Choosing an executor – or estate trustee – isn’t necessarily a complicated decision but it is one that requires some thought.

Although far too many otherwise smart and savvy business people don’t have a will or estate plan, those who do take the time to think through how they want their estate to be handled often stumble on a small but key element of every will: Naming an executor or estate trustee to take care of the details surrounding the distribution of assets.

Too often, picking an estate trustee is almost a “throwaway,” with a spouse or adult child named without a lot of consideration given to the choice. In fact, the estate trustee’s job is too important for a casual decision. The job requires a unique skill set that includes organization, a knack for keeping track of the minutiae that is involved in administering an estate, and scrupulous honesty in handling money and other assets.

Obvious Choice

For people who have a relatively simple estate and where the spouse will be the primary beneficiary, naming the spouse as estate trustee usually makes sense and is an obvious choice.
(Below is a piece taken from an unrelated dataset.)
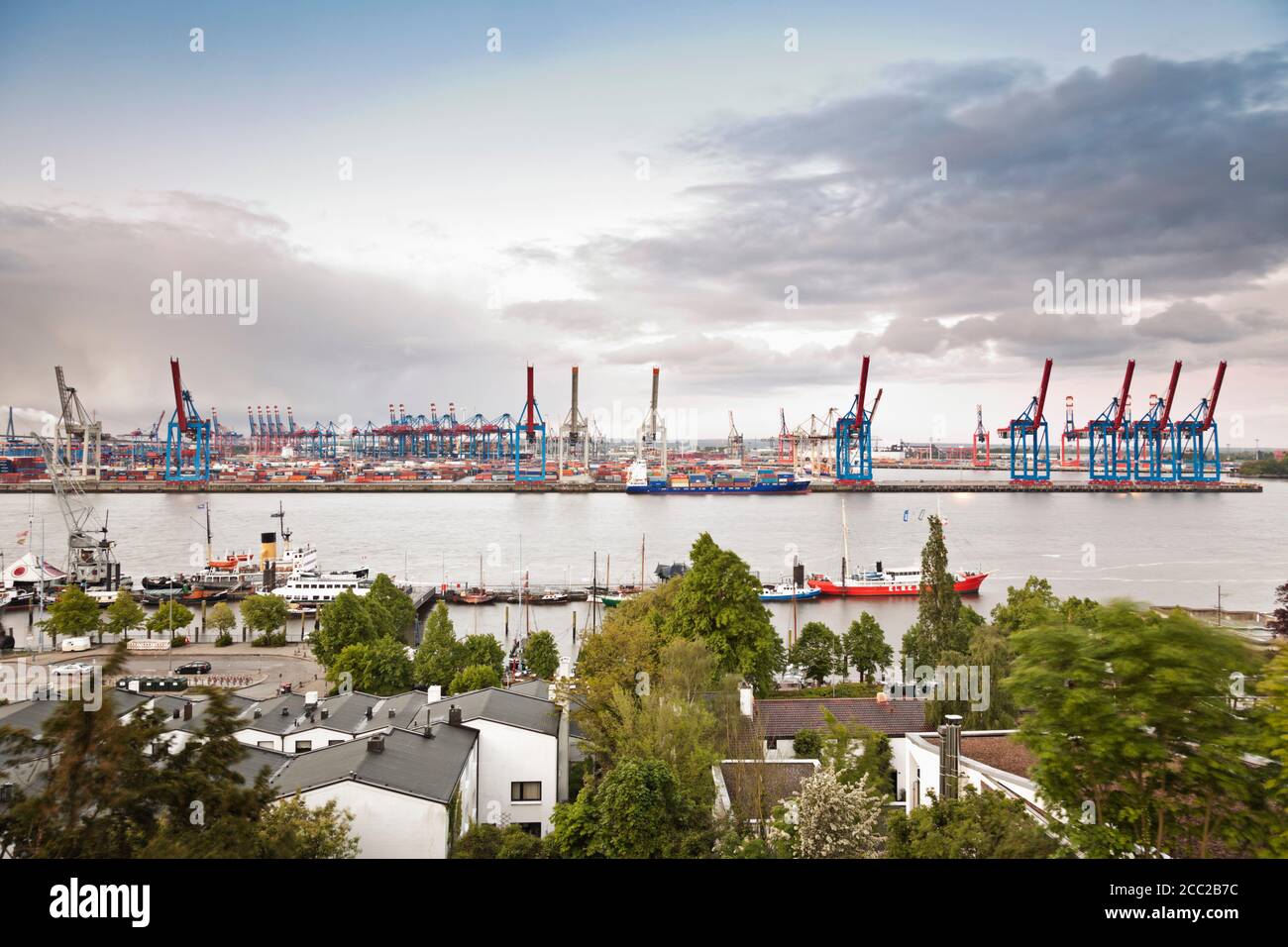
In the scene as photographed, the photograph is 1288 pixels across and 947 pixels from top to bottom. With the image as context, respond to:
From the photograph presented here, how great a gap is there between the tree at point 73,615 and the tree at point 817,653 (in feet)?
23.1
Even if there is a small business to be disposed of, chances are that – with the help of a qualified business valuation professional, a lawyer to draft or review the sale documents and an accountant to advise on tax issues – even a spouse with no real experience in business can wrap up matters and close an estate.

That said, relying solely on a spouse to be the executor might place a burden on them at a time when they might not be able to juggle the work and their grief.

Thus, naming a secondary trustee to help, or even take over the job if the spouse feels it is more than they can handle, is always a good idea. An adult child or several children jointly is another possibility; however parents need to ensure that their appointed child is very responsible and has the requisite maturity to handle the task.

More Complicated

In larger or more complex estates, it often makes sense to have an “institutional” trustee such as a bank or trust company.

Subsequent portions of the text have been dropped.